● **Exercise prompt**
Please copy each line of the listing that includes the string "frames".
-- Data for this exercise follows --
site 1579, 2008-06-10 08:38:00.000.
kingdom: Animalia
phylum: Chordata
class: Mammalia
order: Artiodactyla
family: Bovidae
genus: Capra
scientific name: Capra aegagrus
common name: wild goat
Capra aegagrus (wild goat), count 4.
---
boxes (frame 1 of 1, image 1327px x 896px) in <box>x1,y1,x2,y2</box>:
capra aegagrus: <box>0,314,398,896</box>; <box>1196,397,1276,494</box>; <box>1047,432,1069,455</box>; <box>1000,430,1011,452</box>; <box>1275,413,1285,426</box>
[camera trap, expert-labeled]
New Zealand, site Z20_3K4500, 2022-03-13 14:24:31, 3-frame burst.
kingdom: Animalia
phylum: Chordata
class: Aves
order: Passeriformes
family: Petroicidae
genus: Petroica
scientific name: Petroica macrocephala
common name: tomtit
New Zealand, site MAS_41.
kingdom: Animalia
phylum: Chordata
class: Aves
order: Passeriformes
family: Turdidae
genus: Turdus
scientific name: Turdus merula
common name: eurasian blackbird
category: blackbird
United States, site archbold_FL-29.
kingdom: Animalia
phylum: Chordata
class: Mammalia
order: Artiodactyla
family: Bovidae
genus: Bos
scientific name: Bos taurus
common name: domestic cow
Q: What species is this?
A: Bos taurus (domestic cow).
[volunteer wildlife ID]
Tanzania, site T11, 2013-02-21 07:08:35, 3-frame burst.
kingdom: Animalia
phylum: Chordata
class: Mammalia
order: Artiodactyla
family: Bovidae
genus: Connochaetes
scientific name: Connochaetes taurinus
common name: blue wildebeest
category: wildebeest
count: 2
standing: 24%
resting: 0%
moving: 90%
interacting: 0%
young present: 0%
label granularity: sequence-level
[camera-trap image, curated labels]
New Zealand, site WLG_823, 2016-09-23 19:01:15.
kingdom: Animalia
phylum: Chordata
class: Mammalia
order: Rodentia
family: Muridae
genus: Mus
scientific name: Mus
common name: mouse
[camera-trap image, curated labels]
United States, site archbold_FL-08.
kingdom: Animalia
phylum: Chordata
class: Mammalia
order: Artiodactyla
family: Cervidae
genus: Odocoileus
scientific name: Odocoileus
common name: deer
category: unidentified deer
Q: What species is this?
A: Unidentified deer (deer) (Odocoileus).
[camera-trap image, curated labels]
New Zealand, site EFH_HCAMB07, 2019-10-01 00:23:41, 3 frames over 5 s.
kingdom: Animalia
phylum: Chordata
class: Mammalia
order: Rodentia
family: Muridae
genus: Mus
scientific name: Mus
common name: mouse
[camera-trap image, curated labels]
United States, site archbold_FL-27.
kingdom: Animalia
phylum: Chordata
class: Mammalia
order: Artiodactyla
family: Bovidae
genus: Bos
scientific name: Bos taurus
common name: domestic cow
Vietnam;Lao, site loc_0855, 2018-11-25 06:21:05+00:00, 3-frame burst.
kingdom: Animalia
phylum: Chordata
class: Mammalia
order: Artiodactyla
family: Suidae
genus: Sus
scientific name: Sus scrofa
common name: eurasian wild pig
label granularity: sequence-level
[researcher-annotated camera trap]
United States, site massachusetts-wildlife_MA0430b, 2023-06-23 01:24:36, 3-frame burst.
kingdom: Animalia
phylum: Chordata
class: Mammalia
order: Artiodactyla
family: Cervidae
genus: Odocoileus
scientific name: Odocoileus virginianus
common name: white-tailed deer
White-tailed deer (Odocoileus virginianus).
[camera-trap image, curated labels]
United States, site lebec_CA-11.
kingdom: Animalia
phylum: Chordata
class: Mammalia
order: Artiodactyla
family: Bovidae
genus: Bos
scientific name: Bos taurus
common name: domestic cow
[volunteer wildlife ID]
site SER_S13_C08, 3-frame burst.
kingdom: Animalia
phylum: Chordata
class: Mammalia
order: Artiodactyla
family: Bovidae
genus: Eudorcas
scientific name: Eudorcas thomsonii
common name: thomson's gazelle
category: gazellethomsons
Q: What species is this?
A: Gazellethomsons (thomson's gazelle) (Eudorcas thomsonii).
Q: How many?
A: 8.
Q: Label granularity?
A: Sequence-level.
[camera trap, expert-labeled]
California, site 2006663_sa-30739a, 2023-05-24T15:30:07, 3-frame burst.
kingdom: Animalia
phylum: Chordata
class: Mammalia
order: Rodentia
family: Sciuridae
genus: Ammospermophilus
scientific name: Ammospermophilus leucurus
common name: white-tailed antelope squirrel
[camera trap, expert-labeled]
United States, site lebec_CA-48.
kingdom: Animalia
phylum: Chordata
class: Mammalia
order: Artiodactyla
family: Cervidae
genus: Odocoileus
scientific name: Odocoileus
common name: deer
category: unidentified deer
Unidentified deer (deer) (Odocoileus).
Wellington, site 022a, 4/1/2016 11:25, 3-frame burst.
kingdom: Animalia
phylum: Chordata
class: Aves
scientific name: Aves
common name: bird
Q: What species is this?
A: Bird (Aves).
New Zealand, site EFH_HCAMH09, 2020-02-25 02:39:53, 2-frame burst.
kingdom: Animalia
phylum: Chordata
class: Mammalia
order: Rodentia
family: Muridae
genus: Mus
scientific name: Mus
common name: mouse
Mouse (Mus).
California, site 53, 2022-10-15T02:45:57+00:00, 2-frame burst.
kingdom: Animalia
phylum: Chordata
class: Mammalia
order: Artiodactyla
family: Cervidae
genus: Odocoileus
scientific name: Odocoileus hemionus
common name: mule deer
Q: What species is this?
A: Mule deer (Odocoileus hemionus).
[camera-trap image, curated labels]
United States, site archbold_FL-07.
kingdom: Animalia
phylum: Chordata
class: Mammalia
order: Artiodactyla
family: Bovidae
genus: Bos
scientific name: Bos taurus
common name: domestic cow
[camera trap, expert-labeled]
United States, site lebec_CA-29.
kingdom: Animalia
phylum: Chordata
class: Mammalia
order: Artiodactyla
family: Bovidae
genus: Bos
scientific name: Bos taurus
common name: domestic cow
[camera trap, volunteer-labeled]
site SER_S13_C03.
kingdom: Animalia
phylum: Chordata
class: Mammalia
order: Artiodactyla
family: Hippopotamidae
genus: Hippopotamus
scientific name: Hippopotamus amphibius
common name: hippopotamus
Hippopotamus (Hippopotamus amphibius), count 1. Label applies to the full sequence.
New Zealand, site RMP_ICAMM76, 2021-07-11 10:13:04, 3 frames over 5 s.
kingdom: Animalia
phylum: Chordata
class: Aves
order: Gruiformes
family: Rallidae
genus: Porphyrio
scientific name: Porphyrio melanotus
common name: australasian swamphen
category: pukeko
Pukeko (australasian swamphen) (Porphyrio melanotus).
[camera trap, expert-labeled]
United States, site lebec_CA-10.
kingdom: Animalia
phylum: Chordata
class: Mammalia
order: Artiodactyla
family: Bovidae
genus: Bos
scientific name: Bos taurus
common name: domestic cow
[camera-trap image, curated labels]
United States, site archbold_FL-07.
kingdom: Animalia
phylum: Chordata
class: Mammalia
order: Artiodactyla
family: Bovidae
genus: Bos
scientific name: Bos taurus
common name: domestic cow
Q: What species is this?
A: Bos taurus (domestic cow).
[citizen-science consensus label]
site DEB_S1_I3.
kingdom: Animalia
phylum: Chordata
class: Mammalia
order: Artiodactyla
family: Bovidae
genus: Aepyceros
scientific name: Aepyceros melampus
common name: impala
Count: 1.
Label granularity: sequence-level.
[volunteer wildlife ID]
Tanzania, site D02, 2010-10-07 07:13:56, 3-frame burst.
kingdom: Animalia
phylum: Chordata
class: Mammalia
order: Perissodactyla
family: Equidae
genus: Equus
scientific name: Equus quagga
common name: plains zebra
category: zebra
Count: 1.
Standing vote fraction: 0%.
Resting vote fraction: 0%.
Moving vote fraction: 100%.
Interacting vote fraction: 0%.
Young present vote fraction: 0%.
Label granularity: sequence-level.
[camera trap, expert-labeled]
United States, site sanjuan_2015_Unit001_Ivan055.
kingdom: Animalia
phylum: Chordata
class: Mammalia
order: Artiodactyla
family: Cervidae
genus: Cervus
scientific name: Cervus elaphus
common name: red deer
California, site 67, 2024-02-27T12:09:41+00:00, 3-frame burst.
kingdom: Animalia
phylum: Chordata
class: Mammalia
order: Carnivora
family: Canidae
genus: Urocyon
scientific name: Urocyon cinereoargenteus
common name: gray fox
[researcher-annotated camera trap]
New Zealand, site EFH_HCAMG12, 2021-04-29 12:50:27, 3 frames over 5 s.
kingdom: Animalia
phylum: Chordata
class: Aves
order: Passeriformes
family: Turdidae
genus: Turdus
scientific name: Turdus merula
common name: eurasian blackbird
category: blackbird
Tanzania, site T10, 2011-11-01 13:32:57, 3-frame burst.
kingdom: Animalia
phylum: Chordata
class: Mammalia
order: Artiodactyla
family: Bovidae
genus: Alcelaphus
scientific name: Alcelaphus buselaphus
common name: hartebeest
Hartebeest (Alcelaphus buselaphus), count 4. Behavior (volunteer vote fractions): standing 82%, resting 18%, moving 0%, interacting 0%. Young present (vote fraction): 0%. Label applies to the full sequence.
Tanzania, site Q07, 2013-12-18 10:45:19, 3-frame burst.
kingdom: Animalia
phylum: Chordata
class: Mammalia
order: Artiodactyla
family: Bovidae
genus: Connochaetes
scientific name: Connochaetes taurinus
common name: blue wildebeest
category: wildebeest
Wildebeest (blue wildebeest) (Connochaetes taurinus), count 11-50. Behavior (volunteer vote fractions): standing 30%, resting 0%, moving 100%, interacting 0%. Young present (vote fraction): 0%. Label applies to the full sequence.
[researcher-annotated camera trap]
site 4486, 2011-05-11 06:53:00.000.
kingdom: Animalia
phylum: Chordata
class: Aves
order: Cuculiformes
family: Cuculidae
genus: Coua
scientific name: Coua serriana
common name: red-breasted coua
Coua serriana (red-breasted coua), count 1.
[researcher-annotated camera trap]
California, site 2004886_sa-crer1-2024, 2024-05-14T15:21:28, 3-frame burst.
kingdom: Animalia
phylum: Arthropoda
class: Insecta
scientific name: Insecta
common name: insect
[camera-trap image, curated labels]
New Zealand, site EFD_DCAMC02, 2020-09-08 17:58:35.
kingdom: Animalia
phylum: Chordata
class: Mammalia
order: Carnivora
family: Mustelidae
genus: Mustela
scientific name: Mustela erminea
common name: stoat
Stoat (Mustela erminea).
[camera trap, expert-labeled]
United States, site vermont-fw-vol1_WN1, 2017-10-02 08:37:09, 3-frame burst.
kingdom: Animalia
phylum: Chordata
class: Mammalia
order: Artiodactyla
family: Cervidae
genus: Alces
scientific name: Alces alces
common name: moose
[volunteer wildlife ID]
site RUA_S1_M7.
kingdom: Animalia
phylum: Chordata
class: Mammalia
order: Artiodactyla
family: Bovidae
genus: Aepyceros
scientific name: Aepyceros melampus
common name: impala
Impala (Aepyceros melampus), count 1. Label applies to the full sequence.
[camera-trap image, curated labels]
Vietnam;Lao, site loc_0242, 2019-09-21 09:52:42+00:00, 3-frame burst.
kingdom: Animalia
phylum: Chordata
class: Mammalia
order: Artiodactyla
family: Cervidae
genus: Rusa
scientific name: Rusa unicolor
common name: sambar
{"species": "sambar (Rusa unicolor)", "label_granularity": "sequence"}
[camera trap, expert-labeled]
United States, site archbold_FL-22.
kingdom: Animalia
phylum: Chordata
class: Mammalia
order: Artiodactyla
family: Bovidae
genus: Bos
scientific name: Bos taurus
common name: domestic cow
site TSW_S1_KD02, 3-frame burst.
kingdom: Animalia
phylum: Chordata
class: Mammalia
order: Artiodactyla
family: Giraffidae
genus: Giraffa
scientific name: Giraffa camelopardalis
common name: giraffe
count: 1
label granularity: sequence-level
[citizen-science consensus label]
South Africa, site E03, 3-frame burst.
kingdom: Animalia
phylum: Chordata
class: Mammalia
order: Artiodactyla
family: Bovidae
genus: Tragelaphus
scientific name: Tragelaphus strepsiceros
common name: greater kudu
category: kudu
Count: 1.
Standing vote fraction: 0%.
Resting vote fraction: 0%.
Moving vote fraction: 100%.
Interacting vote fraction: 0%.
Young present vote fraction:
-- Data for this exercise concluded --
● **Solution below**
New Zealand, site EFH_HCAMB07, 2019-10-01 00:23:41, 3 frames over 5 s.
New Zealand, site RMP_ICAMM76, 2021-07-11 10:13:04, 3 frames over 5 s.
New Zealand, site EFH_HCAMG12, 2021-04-29 12:50:27, 3 frames over 5 s.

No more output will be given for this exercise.